Puig Antich’s sister: ‘They killed him here, every time we come here it is upsetting’
Catalan News visits La Model to interview family of Salvador Puig Antich, the last person executed in Barcelona’s infamous prison
Barcelona’s La Model prison is one of the most infamous and iconic sites in the city, it is also the place where one of the most infamous executions of the Franco regime took place. On March 2, 1974, a 25-year-old militant anarchist called Salvador Puig Antich was executed by garrote -a device that strangles the victim- and Puig Antich is now remembered as the last person to be executed in the notorious penitentiary that was finally closed last year.
Puig Antich’s death turned him into an icon for Catalan supporters of independence. Since his execution, Puig Antich has become the subject of books, plays and films, as well as providing inspiration for top Catalan artists. Exactly one year since La Model was closed, the Catalan News Agency talked to Puig Antich’s sisters, Imma and Carme, in the very building where their brother met his tragic end and was catapulted into the history books.
What does it mean for you to be inside La Model prison?
CARME: It’s very upsetting, because we used to come two times every week for 20 minutes, and then spend 12 hours locked up in the chapel, and they killed him here, every time we come here it is upsetting.
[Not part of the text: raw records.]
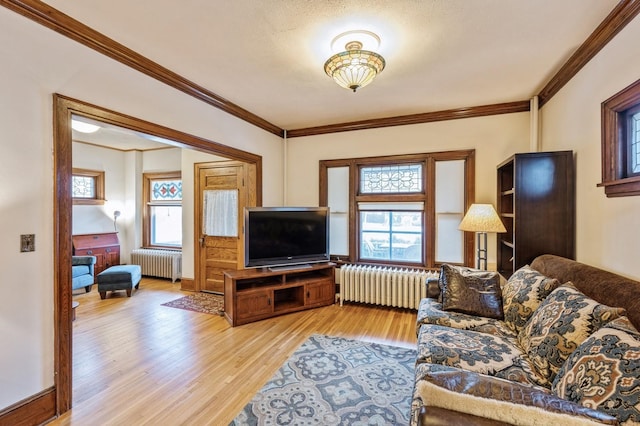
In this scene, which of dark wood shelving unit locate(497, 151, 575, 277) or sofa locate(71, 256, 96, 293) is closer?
dark wood shelving unit locate(497, 151, 575, 277)

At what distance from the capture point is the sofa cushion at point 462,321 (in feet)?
6.99

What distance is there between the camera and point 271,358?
2680 mm

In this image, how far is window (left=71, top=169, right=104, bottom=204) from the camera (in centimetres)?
539

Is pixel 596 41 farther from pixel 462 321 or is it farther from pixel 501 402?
pixel 501 402

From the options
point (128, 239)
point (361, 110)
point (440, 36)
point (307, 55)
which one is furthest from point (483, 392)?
point (128, 239)

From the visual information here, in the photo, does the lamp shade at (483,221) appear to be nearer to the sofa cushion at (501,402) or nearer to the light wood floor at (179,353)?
the light wood floor at (179,353)

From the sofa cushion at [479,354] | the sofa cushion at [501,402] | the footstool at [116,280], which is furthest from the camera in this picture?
the footstool at [116,280]

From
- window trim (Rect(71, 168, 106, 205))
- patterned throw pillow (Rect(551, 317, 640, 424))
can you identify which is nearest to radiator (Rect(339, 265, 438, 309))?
patterned throw pillow (Rect(551, 317, 640, 424))

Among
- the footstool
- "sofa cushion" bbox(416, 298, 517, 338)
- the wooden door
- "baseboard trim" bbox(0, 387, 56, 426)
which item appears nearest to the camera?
"baseboard trim" bbox(0, 387, 56, 426)

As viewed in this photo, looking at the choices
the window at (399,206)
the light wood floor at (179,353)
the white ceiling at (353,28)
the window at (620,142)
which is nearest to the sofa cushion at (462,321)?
the light wood floor at (179,353)

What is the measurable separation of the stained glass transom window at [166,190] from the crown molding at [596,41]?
5968 millimetres

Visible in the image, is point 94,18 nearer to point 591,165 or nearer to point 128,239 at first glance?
point 591,165

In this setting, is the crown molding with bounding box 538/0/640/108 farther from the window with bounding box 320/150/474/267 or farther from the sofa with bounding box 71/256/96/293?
the sofa with bounding box 71/256/96/293

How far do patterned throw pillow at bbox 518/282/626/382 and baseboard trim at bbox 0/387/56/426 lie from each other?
10.0 feet
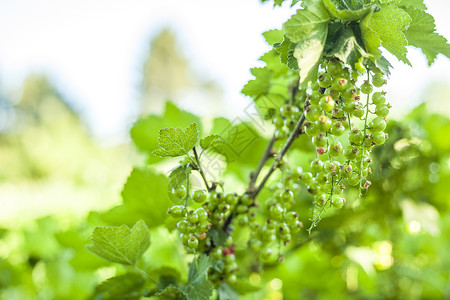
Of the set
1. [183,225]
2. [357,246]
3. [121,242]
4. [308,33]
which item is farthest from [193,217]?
[357,246]

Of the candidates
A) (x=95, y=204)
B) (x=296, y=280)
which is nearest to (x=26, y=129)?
(x=95, y=204)

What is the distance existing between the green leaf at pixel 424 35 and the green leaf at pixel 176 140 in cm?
27

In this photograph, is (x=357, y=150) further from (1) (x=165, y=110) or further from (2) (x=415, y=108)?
(2) (x=415, y=108)

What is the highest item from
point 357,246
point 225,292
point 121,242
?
point 121,242

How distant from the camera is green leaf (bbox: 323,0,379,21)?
0.34 m

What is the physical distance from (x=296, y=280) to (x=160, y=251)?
13.3 inches

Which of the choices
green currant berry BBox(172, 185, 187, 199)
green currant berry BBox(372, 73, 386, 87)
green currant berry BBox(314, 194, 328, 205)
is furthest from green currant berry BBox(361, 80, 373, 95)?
green currant berry BBox(172, 185, 187, 199)

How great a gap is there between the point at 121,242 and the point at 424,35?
433 millimetres

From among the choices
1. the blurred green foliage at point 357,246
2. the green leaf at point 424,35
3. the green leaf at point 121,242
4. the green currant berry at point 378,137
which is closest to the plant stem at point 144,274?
the green leaf at point 121,242

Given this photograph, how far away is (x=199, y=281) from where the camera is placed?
0.44 meters

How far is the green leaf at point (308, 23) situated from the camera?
1.11 feet

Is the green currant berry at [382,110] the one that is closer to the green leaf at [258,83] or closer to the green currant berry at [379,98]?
the green currant berry at [379,98]

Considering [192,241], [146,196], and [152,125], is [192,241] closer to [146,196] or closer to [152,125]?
[146,196]

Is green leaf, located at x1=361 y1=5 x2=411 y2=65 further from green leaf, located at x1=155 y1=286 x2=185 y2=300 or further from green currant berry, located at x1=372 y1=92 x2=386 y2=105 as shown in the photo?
green leaf, located at x1=155 y1=286 x2=185 y2=300
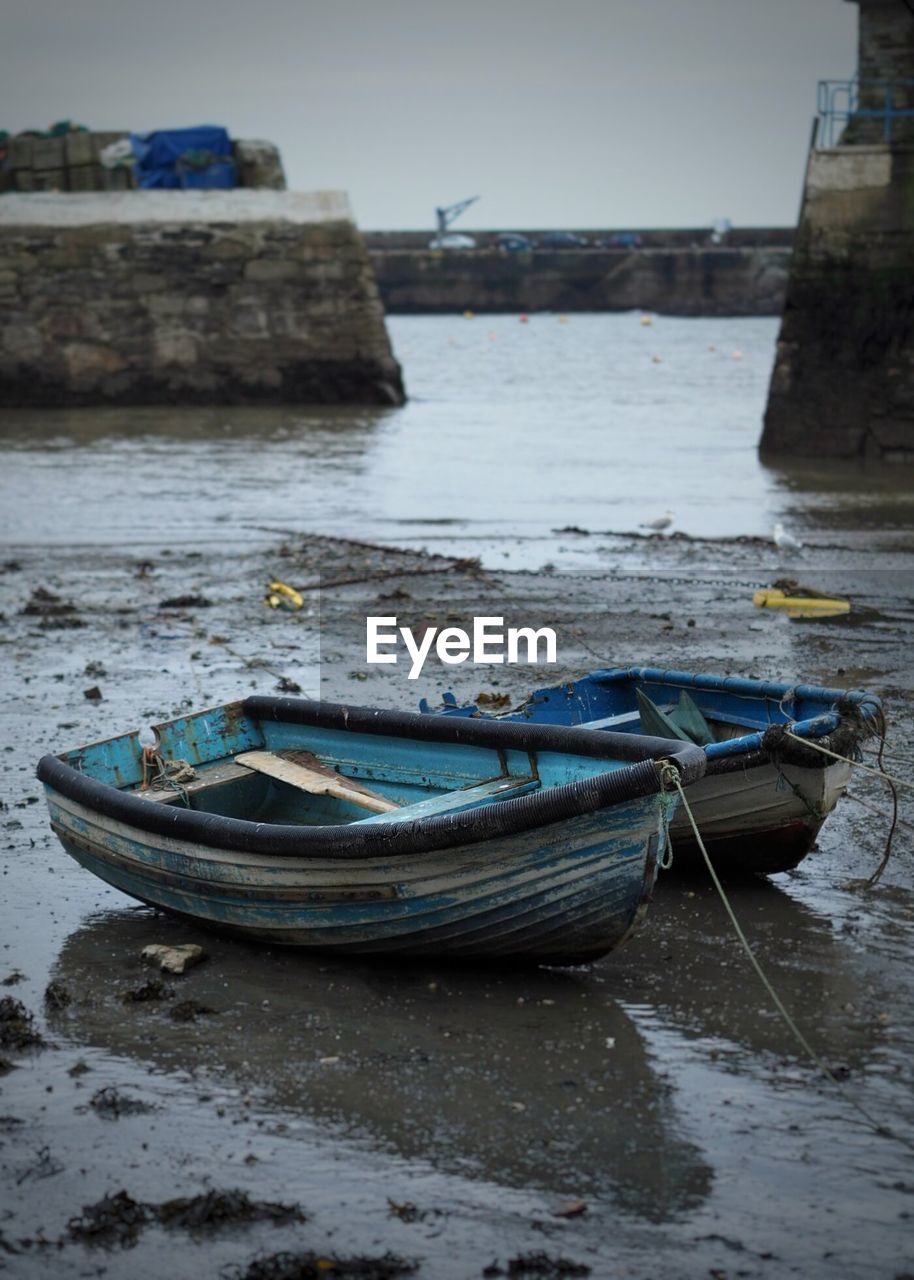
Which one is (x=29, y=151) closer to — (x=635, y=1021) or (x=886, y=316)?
(x=886, y=316)

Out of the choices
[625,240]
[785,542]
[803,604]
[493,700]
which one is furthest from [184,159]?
[625,240]

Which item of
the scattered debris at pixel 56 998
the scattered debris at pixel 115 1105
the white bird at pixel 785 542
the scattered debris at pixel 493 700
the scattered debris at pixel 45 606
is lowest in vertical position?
the scattered debris at pixel 115 1105

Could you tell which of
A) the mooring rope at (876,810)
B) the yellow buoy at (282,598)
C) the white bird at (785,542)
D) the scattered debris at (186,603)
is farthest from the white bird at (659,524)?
the mooring rope at (876,810)

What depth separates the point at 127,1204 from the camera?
13.7 feet

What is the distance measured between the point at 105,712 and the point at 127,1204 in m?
4.75

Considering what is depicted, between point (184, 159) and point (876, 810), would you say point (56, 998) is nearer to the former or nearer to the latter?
point (876, 810)

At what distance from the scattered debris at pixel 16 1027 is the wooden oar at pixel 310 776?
1419mm

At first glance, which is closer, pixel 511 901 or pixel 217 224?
pixel 511 901

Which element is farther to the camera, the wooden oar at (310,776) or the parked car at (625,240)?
the parked car at (625,240)

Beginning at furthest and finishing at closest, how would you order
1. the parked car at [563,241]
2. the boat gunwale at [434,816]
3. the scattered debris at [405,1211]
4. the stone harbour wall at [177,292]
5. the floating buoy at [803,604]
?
1. the parked car at [563,241]
2. the stone harbour wall at [177,292]
3. the floating buoy at [803,604]
4. the boat gunwale at [434,816]
5. the scattered debris at [405,1211]

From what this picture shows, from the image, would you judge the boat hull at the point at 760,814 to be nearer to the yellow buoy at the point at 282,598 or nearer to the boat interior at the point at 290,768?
the boat interior at the point at 290,768

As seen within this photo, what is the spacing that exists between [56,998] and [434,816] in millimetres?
1395

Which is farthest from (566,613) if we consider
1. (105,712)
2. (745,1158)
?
(745,1158)

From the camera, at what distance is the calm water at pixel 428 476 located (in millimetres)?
15617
Your brother was the last person executed at La Model. It was internationally recognized. What are your memories of it?
IMMA: We remember it as brutal because not only was he executed but it was by garrote, and the garrote is the most brutal way there is, it is medieval. And later they killed Txiqui, another one, but they shot him, they didn’t kill him by garroting. It is too hard to describe.
Do you believe that enough has been done, in Catalonia, to recover the memory of victims of the Franco dictatorship, like your brother?
CARME: It is a long and difficult subject, for many years absolutely nothing was done, absolutely nothing. After a few years they began doing a few things, but people as individuals, politicians acting for themselves but not for a party. And other people. And since then more has been done, by a lot of everyday people, a great many people have put in a lot of effort, but on a state level nothing has been done.
Since La Model was closed a year ago, Catalonia has gone through complicated times. The same minister who closed it, Carles Mundó, ended up in prison, and nine people are still behind bars… Some say Spain isn’t democratic enough, that not enough has changed. You’ve lived through the dictatorship, what do you think?
CARME: For us it is a backward step, because they won’t let us move forward; there is very little in the way of democracy.
IMMA: The transition was not carried out well, everything was covered up, everything about Francoism was covered up and then we have a democracy with a lot trash swept under the carpet, and until what is under the carpet is cleaned out, not for Salvador, but for all those people who were killed at that time, nothing will have really been achieved. There are people who make an effort but it is a democracy that is not clean, that is not consolidated and we are seeing that more these days.